Anything fast can potentially do the job, depending on how you use it. I’ve been ranting on and on about Individuals being perfect for the task, and they are, but you probably want something with a bit more Oomph to really finish the job. Dragons, Knight regiments, anything fast and Nimble is all good. You need to keep those specific units protected on the way in (glorious use of cover and dodging out of firing arcs). Magic artefacts are also really useful. Here are a few:

  • The Fog. -1 to hit for ranged attacks. Perfect! Put this on a big beast of some sort, like a dragon or similar, and you’ve halved the enemies’ effectiveness (assuming they’re Ra5+). This is a much better upgrade that Ensorcelled armour for your anti-shooting brigade. Get that unit into cover and it turns into a -2 modifier – usually making them roll half of their attacks and only hitting on 6’s!
  • Medallion of life. Stick this on an individual with decent Nerve and a shooting horde will never shift it. Your opponent either writes the shooting horde off all game or commits considerable resources to taking you out.
  • Boots of Seven Leagues. Mounted Individual + Vanguard + winning first turn roll = shooting horde shut down before your opponent even has a turn. Even if you lose the first turn roll, your opponent has a whole one turns worth of shooting before you start disordering their hordes. Again, get that Individual into cover or terrain just to make sure they survive any initial volley.
  • Wine of Elvenkind. Stick this on a regiment of heavy cavalry. They can move up the board turn 1 (with some support from light cavalry and/or an individual for Inspiring, naturally), make great use of Nimble to get out of firing arcs and then threaten a flank.
  • Brew of Haste. Take a unit with Vanguard and Speed 6. Add another point of speed with the Brew of Haste and deploy them last. That unit has the potential to charge anything in the first turn that’s deployed within 16″ of the centre line (14″ Vanguard move, 14″ charge range). Just the threat of this can force your opponent to deploy their entire army 17″ away from the centre line, rather than 12″, giving you a distinct advantage in scenarios.

Refused Flank

A typical gunline army will spread out along the width of the board in order to bring as much shooting to bear as possible. With most shooting units being range 24″, you can easily counter this by deploying most of your units in a tight formation on one flank. In order to shoot you with units that are on the other end of the board, your opponent will need to spend several turns moving up and bringing units to bear. Meanwhile you strike at the units opposite your deployment with the full force of your entire army, wiping them out and sweeping round on your opponents flanks.

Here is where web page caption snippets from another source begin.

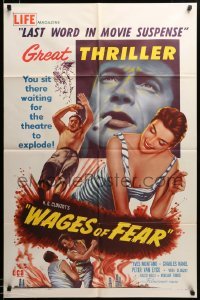 2z386 WAGES OF FEAR 1sh '55 Yves Montand, Henri-Georges Clouzot's suspense classic!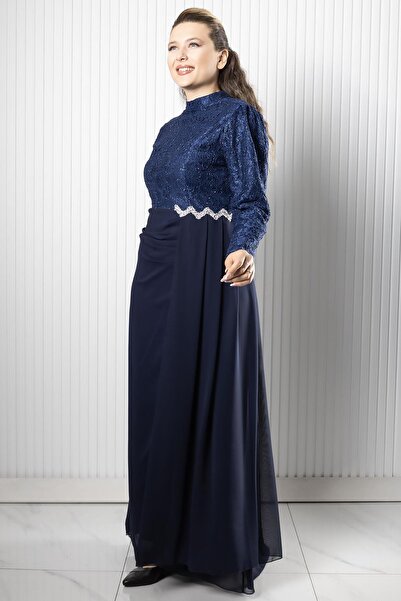 SUBU TASARIM Lace Chiffon Evening Dress Navy Blue Tbs958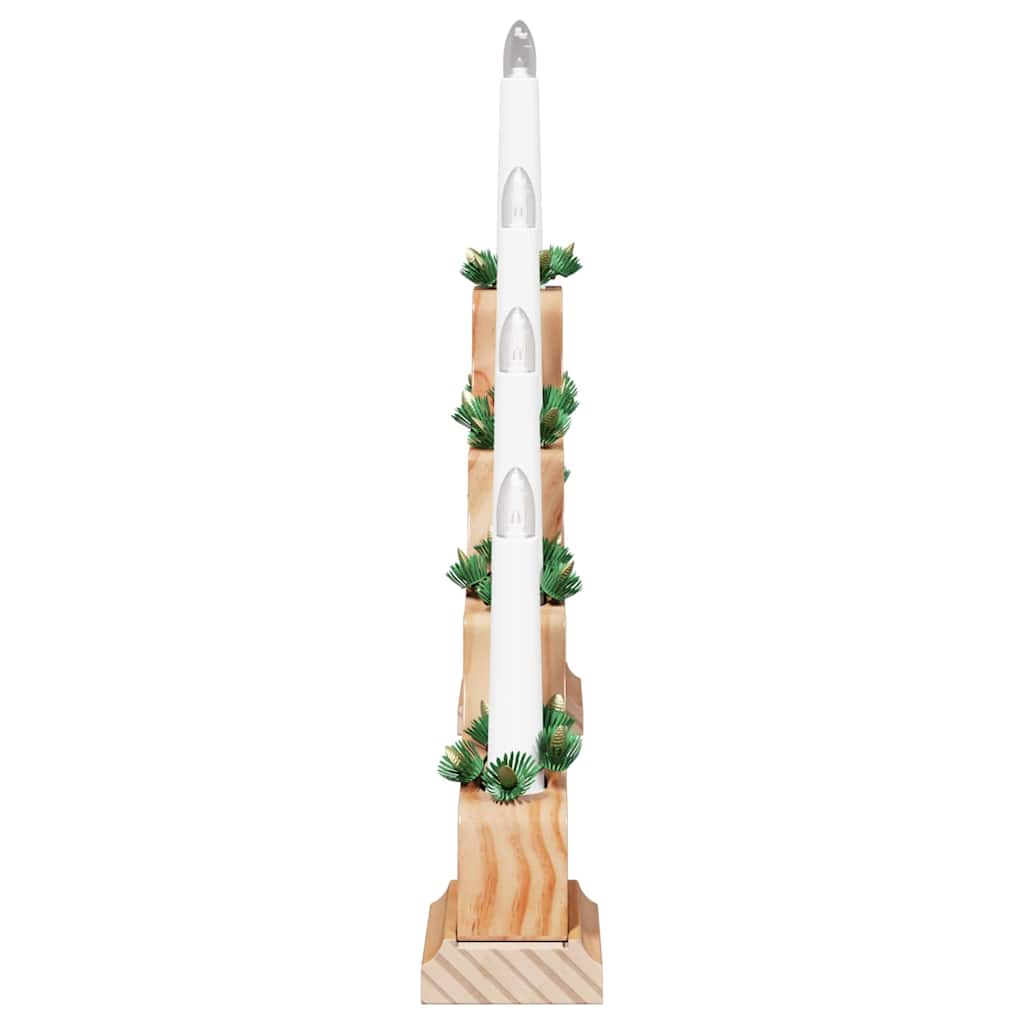 Weihnachtskerzenbrücke mit 7 LEDs Braun 39,5 x 5 x 29 cm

You can throw your opponent off by first deploying a unit or two on either end of your set-up area. By that point your opponent will probably begin deploying their big guns and you can maximise your setup by deploying your main force where the big guns either can’t see, can’t reach or will suffer cover modifiers shooting to.

Don’t think that the decoy units you set up first are now useless – far from it. Hold them back, far enough that they can’t be shot, but close enough that if your opponent tries to pivot to face your main force, they’ll expose their flanks to your decoys. This can mean sitting outside the normal 24″ range, but if your opponent turns their units, dash forward (out of arc) and threaten their flank or rear. They’ll have to make the difficult decision to either turn back to face your decoys, or continue advancing towards your main force and take the flank & rear charges from your decoys.


Gunlines can be scary. They can be very intimidating to the new player and when you first go up against them. However, with a few cunning tactics they can easily be overcome. Keep a level head, shut down as much of the shooting as you can and reduce the effectiveness of the units you can’t by getting cover or forcing them to pivot or relocate etc. Once you’ve cracked the few basic tactics, you can very easily beat pure gunlines even in a Kill based scenario. Once your opponent realises this, they’ll start taking more balanced armies.